Dimension subsetting is another powerful technique based on Member Properties. Many dimensions, such as Customer, are large, and it is useful to subset them for viewing purposes even before you create a query. You might want to subset information by customer income level, educational background, or marital status before you begin to drill down into a data set, stratifying the population.

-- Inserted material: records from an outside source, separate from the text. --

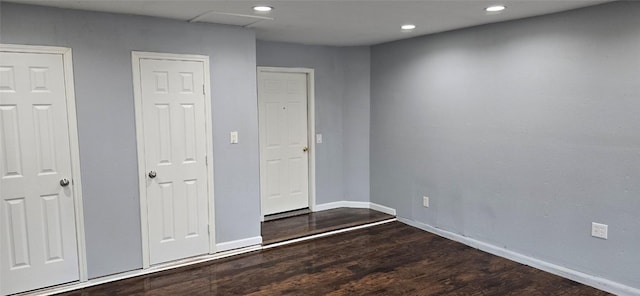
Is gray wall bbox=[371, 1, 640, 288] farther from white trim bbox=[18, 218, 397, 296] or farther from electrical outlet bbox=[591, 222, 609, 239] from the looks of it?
white trim bbox=[18, 218, 397, 296]

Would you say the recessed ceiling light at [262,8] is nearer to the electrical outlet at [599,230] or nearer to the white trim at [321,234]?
the white trim at [321,234]

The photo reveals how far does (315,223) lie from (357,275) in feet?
4.85

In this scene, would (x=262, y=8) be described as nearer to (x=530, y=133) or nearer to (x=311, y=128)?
(x=311, y=128)

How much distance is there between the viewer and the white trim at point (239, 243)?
4.24m

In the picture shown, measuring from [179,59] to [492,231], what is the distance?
11.5ft

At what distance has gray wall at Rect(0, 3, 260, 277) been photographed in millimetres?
3332

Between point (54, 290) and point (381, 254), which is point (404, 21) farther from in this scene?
point (54, 290)

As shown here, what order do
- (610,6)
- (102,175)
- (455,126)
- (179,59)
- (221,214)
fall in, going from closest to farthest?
(610,6) < (102,175) < (179,59) < (221,214) < (455,126)

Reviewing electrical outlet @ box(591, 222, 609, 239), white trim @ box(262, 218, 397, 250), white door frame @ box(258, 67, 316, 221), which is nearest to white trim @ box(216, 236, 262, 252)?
white trim @ box(262, 218, 397, 250)

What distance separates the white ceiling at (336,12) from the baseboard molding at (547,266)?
2217mm

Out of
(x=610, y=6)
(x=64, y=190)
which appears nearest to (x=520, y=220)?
(x=610, y=6)

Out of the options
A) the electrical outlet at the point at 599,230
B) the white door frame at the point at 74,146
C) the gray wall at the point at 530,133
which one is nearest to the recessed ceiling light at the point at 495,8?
the gray wall at the point at 530,133

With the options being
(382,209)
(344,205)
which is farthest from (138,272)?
(382,209)

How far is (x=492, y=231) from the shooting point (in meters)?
4.30
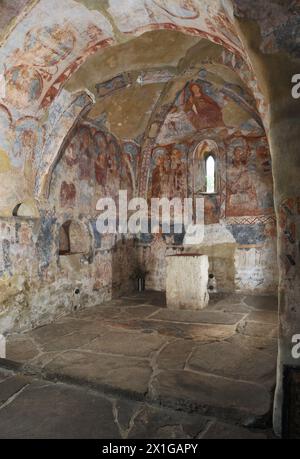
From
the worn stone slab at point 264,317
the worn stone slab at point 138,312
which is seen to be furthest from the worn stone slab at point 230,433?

Even if your OLAP client application doesn't support Member Properties, you can still filter based on their values with the virtual dimensions feature of OLAP Services. Virtual dimensions expose Member Properties as another dimension where the members of the dimension are the individual values of the Member Property. After you've defined a Member Property in the OLAP Manager, you can use that property as the basis for a virtual dimension. For example, the Store Size in the SQFT dimension in the FoodMart sample is a virtual dimension based on the Store Sqft Member Property in the Store Name level of the Store dimension. Using OLAP Manager, you can tell the difference between a real dimension and a virtual dimension by looking at the icon in the cube editor. Screen 1 shows the three virtual dimensions based on Member Properties of the Store Name member. Virtual dimension icons have a small calculator as part of the image. Virtual dimensions include all the unique values of the underlying Member Property as dimension members, and these members aggregate to an ALL member. Thus, virtual dimensions have only two hierarchical levels. In the client application, the virtual dimensions show up as just another dimension and don't significantly increase the size of the cube. Unfortunately, in the current release of OLAP Services, virtual dimensions are very slow compared to real dimensions. Still, virtual dimensions are worth using because they enable you to filter OLAP queries on Member Properties when the client application might not directly support that capability.

Links to qualitative information are another feature that Member Properties enable. A Member Property containing a URL or a file path name can let you access a significant amount of information related to a dimension member. You can even integrate external programs and systems into your OLAP viewer through the use of URLs embedded in Member Properties. Possibilities are limited only by your imagination.